All nontrivial abstractions, to some degree, are leaky.
Like Joel Spolsky said, every abstraction will leak out some details of its implementation. Internal plumbing if you prefer.
Your system needs to publish data from a downstream service or collect it ? Your abstractions, be it the UI, public API, data models, etc. will, in one way or another, be influenced by this detail.
At its simplest expression, it will be a one-to-one implementation. 100% leaky. Take, for example, this traditional shower design.
One valve for hot water. One for cold. It’s an extremely simple design (abstraction). Entirely exposing how the internal plumbing works to our end user.
On the one hand, it makes it super easy to fix, repair & evolve. It also makes it glaringly obvious which valve is problematic when a problem occurs. One valve can also work without the other working. Resiliency!
The downside now. Well, the UI is not quite perfect. Want hotter or colder water? You always need to figure out how to balance out the two.
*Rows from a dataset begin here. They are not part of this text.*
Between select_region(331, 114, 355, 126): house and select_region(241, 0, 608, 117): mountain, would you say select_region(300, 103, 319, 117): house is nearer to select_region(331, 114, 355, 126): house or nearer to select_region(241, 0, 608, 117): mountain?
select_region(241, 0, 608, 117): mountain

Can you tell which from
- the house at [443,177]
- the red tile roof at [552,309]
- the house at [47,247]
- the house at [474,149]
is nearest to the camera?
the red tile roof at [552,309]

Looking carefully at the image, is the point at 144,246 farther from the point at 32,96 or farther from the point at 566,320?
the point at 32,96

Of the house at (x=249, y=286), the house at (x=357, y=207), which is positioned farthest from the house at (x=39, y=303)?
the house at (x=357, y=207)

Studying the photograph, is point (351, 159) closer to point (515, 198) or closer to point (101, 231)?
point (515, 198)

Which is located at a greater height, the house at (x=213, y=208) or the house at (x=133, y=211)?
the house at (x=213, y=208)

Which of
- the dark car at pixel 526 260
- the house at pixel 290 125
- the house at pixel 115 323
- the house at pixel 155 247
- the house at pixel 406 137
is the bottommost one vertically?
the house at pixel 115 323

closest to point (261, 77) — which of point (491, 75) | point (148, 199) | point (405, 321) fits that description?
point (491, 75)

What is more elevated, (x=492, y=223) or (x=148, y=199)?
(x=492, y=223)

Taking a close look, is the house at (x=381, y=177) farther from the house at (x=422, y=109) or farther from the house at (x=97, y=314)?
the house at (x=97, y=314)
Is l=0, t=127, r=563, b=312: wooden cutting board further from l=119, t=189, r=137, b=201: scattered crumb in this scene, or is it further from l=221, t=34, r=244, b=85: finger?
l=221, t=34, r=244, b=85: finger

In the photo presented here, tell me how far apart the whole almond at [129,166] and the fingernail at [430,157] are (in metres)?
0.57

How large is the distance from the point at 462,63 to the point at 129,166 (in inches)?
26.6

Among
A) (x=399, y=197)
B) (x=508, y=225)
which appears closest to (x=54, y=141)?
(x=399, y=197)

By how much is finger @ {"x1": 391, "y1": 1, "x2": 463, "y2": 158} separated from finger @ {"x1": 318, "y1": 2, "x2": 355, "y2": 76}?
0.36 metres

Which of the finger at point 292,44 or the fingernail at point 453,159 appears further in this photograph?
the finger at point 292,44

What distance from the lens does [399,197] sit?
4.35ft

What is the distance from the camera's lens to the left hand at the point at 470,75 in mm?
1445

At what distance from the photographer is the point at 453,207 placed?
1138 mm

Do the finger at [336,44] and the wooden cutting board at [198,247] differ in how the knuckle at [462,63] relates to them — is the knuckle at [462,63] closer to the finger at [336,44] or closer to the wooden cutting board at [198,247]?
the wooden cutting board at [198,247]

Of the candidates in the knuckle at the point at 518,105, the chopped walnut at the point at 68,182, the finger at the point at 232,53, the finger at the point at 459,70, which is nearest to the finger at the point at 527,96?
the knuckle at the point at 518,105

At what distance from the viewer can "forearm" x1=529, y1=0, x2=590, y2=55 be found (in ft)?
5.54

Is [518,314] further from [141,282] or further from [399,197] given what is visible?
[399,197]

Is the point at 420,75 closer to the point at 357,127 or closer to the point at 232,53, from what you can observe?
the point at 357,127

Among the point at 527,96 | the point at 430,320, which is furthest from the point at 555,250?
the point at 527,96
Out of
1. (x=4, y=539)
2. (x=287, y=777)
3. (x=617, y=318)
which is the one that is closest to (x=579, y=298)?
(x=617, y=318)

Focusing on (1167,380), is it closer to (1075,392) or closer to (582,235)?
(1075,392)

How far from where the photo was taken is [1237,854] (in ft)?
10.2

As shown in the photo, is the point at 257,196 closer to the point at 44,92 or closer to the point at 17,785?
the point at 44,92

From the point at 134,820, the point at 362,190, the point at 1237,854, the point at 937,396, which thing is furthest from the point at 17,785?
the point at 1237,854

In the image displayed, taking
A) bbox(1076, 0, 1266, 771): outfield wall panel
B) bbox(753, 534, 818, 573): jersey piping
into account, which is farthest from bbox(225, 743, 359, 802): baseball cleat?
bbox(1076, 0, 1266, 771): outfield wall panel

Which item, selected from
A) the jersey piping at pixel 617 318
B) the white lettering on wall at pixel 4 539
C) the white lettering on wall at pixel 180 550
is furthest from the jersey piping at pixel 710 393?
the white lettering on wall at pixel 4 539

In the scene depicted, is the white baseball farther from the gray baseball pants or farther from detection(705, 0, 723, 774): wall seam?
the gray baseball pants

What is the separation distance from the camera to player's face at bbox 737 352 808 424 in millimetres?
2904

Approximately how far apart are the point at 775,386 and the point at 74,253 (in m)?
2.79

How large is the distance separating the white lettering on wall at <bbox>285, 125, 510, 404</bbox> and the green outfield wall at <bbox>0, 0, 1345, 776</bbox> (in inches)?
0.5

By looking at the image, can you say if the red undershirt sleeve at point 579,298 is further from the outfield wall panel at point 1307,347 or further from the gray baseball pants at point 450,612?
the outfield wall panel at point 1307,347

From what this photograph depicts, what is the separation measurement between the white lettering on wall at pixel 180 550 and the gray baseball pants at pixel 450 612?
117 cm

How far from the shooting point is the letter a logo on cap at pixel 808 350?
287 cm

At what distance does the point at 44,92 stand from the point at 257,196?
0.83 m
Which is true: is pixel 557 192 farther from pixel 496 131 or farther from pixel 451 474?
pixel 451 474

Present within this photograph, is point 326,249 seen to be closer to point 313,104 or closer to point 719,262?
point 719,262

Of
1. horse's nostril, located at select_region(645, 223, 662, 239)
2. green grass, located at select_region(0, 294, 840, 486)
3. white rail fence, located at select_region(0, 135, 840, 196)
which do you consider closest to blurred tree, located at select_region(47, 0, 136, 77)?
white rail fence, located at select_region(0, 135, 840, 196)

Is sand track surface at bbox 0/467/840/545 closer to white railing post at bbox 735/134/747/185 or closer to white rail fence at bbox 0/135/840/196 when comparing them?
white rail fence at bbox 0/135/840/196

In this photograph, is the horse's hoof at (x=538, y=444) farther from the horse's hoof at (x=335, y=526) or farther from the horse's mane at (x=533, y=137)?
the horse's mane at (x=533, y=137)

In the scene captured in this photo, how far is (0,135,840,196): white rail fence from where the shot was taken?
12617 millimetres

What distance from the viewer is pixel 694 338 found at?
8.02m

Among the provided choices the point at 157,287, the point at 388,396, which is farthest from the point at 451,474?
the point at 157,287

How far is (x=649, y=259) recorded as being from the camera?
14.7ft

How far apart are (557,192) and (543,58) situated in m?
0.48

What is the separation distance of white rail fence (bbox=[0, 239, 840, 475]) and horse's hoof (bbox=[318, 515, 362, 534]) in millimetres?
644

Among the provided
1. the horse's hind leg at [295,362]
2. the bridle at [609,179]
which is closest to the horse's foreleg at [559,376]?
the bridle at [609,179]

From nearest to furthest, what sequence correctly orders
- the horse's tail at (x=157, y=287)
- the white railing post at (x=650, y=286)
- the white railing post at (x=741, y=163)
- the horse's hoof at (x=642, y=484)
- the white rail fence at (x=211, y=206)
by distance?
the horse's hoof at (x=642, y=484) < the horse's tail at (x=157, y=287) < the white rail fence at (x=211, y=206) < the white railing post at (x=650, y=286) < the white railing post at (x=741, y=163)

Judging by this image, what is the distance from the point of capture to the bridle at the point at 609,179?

Here is an abstraction that leaks fewer internal details. On the plus side, you get an intuitive user interface. Want it colder or hotter? Simply move the level in the appropriate direction.

This design comes at the cost of the extra part or layer that converts the plumbing to the desired interface. Still a bit leaky, though. By convention, cold is typically on the right, hot on the left. But less so than the previous design. And a single point of failure. Engineering is about tradeoffs remember 😉 ?
After a few years of staleness in design, marketing steps it. They want to sell an I.O.T, A.I. driven, voice-recognizing, weather connected, facial recognizing SHower Information Terminal (SH.I.T™️)

This one is the one that leaks the least information about the implementation. It’s the most abstract!
That being said, IMHO, it’s the worst of all abstractions. As a user, I could not care less about the actual degrees, be it Celsius, Fahrenheit or Kelvin of my shower. I just want it either hotter or colder, in relative terms.
And don’t get me started on the complexities introduced by the design of this monstrosity. The need to bring out electricity alongside water to the shower. The software bugs. The software updates. The end of support. Wouldn’t want one even if given to me for free. Hard pass.
The same principles apply in software. All abstractions come at a cost.
When designing your solution, weigh in the benefits of the abstraction to your customers/clients/users/callers. But DO contrast them to their cost and how their design impacts your options in the future. No one (A.F.A.I.K) can predict the future. Early abstractions are often much worse to evolve than simple, perhaps leaky ones.
And one word of caution. Don’t let an AI generate your abstractions, UI, public APIs and such without using your judgment and experience. You may just end up with a design like the one Copilot suggested when I asked for a simple, hot/cold shower valve design.